▶ _EXERCISE GOAL_
Could you write out all the records once more, exactly?

STUDY MATERIAL section start

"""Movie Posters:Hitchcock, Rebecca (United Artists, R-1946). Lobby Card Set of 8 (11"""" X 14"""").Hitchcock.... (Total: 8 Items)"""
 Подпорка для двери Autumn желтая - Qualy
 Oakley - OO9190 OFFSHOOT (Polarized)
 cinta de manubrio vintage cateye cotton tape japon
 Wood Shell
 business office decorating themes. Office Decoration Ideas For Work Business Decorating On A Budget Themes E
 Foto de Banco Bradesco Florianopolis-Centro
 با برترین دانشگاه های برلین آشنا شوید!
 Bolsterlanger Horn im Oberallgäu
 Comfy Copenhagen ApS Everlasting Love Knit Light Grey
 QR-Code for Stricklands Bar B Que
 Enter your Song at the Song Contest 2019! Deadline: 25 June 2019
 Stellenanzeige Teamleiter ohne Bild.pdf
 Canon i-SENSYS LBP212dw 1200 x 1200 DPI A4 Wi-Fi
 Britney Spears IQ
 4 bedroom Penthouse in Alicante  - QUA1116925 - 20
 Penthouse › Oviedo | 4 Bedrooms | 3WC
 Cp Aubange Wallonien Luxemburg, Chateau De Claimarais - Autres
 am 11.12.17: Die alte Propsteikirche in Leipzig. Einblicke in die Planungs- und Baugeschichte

STUDY MATERIAL section end

▶ _TASK SOLUTION_
"""Movie Posters:Hitchcock, Rebecca (United Artists, R-1946). Lobby Card Set of 8 (11"""" X 14"""").Hitchcock.... (Total: 8 Items)"""
 Подпорка для двери Autumn желтая - Qualy
 Oakley - OO9190 OFFSHOOT (Polarized)
 cinta de manubrio vintage cateye cotton tape japon
 Wood Shell
 business office decorating themes. Office Decoration Ideas For Work Business Decorating On A Budget Themes E
 Foto de Banco Bradesco Florianopolis-Centro
 با برترین دانشگاه های برلین آشنا شوید!
 Bolsterlanger Horn im Oberallgäu
 Comfy Copenhagen ApS Everlasting Love Knit Light Grey
 QR-Code for Stricklands Bar B Que
 Enter your Song at the Song Contest 2019! Deadline: 25 June 2019
 Stellenanzeige Teamleiter ohne Bild.pdf
 Canon i-SENSYS LBP212dw 1200 x 1200 DPI A4 Wi-Fi
 Britney Spears IQ
 4 bedroom Penthouse in Alicante  - QUA1116925 - 20
 Penthouse › Oviedo | 4 Bedrooms | 3WC
 Cp Aubange Wallonien Luxemburg, Chateau De Claimarais - Autres
 am 11.12.17: Die alte Propsteikirche in Leipzig. Einblicke in die Planungs- und Baugeschichte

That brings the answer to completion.